# SOURCE DATA:

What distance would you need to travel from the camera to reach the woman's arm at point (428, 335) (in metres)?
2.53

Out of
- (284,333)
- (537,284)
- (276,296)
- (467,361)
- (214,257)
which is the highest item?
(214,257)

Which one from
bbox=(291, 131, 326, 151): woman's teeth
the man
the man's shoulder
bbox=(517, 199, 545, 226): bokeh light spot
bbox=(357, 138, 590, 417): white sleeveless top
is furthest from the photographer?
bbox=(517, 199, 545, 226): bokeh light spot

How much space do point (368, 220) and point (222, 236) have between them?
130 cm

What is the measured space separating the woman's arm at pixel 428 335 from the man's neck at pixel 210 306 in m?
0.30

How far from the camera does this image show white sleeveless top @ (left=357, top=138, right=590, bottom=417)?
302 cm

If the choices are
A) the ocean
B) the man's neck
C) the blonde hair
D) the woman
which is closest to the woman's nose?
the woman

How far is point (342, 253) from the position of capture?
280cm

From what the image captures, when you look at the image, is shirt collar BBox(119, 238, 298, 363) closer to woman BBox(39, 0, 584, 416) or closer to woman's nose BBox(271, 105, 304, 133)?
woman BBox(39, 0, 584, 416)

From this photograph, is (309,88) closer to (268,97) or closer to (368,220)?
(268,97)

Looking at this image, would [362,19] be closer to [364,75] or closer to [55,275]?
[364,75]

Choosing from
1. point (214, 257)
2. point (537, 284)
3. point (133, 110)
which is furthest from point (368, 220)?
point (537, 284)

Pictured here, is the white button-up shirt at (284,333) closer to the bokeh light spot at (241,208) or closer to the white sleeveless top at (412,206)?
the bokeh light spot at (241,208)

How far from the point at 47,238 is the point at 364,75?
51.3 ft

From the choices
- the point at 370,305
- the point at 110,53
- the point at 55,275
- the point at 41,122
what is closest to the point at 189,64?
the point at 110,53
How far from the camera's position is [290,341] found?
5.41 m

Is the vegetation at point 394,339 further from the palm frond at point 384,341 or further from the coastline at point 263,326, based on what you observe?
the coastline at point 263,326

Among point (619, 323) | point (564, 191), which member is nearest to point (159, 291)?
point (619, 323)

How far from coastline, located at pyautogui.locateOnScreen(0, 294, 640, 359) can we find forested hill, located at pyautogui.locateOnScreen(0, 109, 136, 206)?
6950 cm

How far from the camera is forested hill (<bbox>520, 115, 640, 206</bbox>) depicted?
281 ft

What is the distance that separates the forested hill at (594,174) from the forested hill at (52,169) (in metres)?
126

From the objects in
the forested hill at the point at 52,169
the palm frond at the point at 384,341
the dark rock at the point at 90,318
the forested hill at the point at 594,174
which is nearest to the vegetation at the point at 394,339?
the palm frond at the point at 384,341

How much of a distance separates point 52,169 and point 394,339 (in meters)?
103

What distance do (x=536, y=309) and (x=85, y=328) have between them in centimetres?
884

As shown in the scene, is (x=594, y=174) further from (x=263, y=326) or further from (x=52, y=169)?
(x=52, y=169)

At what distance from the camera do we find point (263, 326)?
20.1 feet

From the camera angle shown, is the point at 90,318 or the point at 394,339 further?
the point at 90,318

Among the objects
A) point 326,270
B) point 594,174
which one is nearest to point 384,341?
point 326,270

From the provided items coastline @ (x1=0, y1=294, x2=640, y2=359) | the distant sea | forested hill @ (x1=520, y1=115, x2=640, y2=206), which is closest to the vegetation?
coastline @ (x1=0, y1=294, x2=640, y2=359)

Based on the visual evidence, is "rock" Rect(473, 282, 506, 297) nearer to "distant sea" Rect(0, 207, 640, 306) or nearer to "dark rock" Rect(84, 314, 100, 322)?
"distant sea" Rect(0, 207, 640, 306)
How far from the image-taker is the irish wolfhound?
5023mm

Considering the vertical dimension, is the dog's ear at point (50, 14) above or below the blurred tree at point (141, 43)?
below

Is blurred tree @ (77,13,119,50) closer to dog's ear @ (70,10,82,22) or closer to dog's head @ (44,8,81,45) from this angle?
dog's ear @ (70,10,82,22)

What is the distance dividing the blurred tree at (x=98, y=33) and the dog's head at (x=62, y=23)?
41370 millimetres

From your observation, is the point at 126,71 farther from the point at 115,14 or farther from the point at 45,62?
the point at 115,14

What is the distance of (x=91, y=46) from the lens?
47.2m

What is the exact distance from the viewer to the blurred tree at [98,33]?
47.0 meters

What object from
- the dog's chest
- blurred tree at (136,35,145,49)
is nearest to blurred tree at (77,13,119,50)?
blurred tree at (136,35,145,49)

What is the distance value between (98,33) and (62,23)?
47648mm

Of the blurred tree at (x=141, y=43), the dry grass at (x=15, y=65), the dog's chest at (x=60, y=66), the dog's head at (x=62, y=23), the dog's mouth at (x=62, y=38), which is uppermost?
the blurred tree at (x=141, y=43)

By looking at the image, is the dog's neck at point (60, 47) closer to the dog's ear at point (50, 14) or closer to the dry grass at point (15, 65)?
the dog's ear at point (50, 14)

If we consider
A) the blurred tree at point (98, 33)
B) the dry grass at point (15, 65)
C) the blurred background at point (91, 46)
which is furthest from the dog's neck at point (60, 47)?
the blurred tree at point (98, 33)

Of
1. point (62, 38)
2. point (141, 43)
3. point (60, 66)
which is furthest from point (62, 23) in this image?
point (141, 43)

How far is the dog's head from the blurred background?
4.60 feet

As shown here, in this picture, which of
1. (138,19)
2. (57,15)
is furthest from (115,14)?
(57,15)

# STATED PROBLEM:
Reproduce all of the data above, swapping "dry grass" for "withered grass" wherever it occurs and leaving everything else the same.

# CORRECT OUTPUT:
What distance would you need to travel from the camera to reach the woman's arm at point (428, 335) (in metres)?
2.53

Out of
- (284,333)
- (537,284)
- (276,296)
- (467,361)
- (214,257)
which is the highest item?
(214,257)

Which one from
bbox=(291, 131, 326, 151): woman's teeth
the man
the man's shoulder
bbox=(517, 199, 545, 226): bokeh light spot
bbox=(357, 138, 590, 417): white sleeveless top
is furthest from the photographer?
bbox=(517, 199, 545, 226): bokeh light spot

How much space do point (368, 220) and point (222, 236) have between them?
130 cm

What is the measured space separating the woman's arm at pixel 428 335 from the man's neck at pixel 210 306 in m?
0.30

How far from the camera does this image show white sleeveless top @ (left=357, top=138, right=590, bottom=417)?
302 cm

If the choices are
A) the ocean
B) the man's neck
C) the blonde hair
D) the woman
which is closest to the woman's nose?
the woman

How far is point (342, 253) from the position of capture?
280cm

From what the image captures, when you look at the image, is shirt collar BBox(119, 238, 298, 363) closer to woman BBox(39, 0, 584, 416) or closer to woman's nose BBox(271, 105, 304, 133)?
woman BBox(39, 0, 584, 416)

From this photograph, is (309,88) closer to (268,97) or closer to (368,220)?
(268,97)

Looking at this image, would [362,19] be closer to [364,75] or closer to [55,275]?
[364,75]

Choosing from
1. point (214, 257)
2. point (537, 284)
3. point (133, 110)
which is furthest from point (368, 220)?
point (537, 284)

Pictured here, is the white button-up shirt at (284,333) closer to the bokeh light spot at (241,208) or closer to the white sleeveless top at (412,206)?
the bokeh light spot at (241,208)

How far from the point at 47,238 is the point at 364,75?
51.3 ft

From the choices
- the point at 370,305
- the point at 110,53
- the point at 55,275
- the point at 41,122
what is closest to the point at 189,64?
the point at 110,53
How far from the camera's position is [290,341] found?
5.41 m

Is the vegetation at point 394,339 further from the palm frond at point 384,341 or further from the coastline at point 263,326, based on what you observe?
the coastline at point 263,326

Among point (619, 323) | point (564, 191), which member is nearest to point (159, 291)?
point (619, 323)

How far from coastline, located at pyautogui.locateOnScreen(0, 294, 640, 359) can we find forested hill, located at pyautogui.locateOnScreen(0, 109, 136, 206)?
6950 cm

How far from the camera is forested hill (<bbox>520, 115, 640, 206</bbox>) depicted?
281 ft

What is the distance that separates the forested hill at (594,174) from the forested hill at (52,169) (in metres)?
126

From the objects in
the forested hill at the point at 52,169
the palm frond at the point at 384,341
the dark rock at the point at 90,318
the forested hill at the point at 594,174
which is nearest to the vegetation at the point at 394,339?
the palm frond at the point at 384,341

How much of a distance separates point 52,169 and point 394,339 (in meters)?
103

What distance do (x=536, y=309) and (x=85, y=328) have between them in centimetres?
884

As shown in the scene, is (x=594, y=174) further from (x=263, y=326) or further from (x=52, y=169)?
(x=52, y=169)

At what distance from the camera do we find point (263, 326)?
20.1 feet

From the camera angle shown, is the point at 90,318 or the point at 394,339 further?
the point at 90,318

Among the objects
A) point 326,270
B) point 594,174
which one is nearest to point 384,341?
point 326,270

From the provided items coastline @ (x1=0, y1=294, x2=640, y2=359) | the distant sea | forested hill @ (x1=520, y1=115, x2=640, y2=206), which is closest to the vegetation?
coastline @ (x1=0, y1=294, x2=640, y2=359)

Based on the visual evidence, is "rock" Rect(473, 282, 506, 297) nearer to "distant sea" Rect(0, 207, 640, 306) or nearer to "dark rock" Rect(84, 314, 100, 322)?
"distant sea" Rect(0, 207, 640, 306)
How far from the image-taker is the irish wolfhound?
5023mm

Considering the vertical dimension, is the dog's ear at point (50, 14) above or below the blurred tree at point (141, 43)?
below

Is blurred tree @ (77,13,119,50) closer to dog's ear @ (70,10,82,22) or closer to dog's head @ (44,8,81,45) from this angle?
dog's ear @ (70,10,82,22)

What is the distance dividing the blurred tree at (x=98, y=33) and the dog's head at (x=62, y=23)?
41370 millimetres

From your observation, is the point at 126,71 farther from the point at 115,14 or farther from the point at 45,62?
the point at 115,14

What is the distance of (x=91, y=46) from the lens?
47.2m

What is the exact distance from the viewer to the blurred tree at [98,33]?
47.0 meters

What object from
- the dog's chest
- blurred tree at (136,35,145,49)
is nearest to blurred tree at (77,13,119,50)?
blurred tree at (136,35,145,49)

What is the distance value between (98,33) and (62,23)?
47648mm

Of the blurred tree at (x=141, y=43), the withered grass at (x=15, y=65), the dog's chest at (x=60, y=66), the dog's head at (x=62, y=23), the dog's mouth at (x=62, y=38), which is uppermost?
the blurred tree at (x=141, y=43)

By looking at the image, is the dog's neck at point (60, 47) closer to the dog's ear at point (50, 14) or closer to the withered grass at point (15, 65)?
the dog's ear at point (50, 14)

If we consider
A) the blurred tree at point (98, 33)
B) the withered grass at point (15, 65)
C) the blurred background at point (91, 46)
which is furthest from the dog's neck at point (60, 47)?
the blurred tree at point (98, 33)

Of
1. point (62, 38)
2. point (141, 43)
3. point (60, 66)
which is furthest from point (62, 23) in this image?
point (141, 43)

How far is the dog's head from the blurred background?
4.60 feet

As shown here, in this picture, which of
1. (138,19)
2. (57,15)
is furthest from (115,14)?
(57,15)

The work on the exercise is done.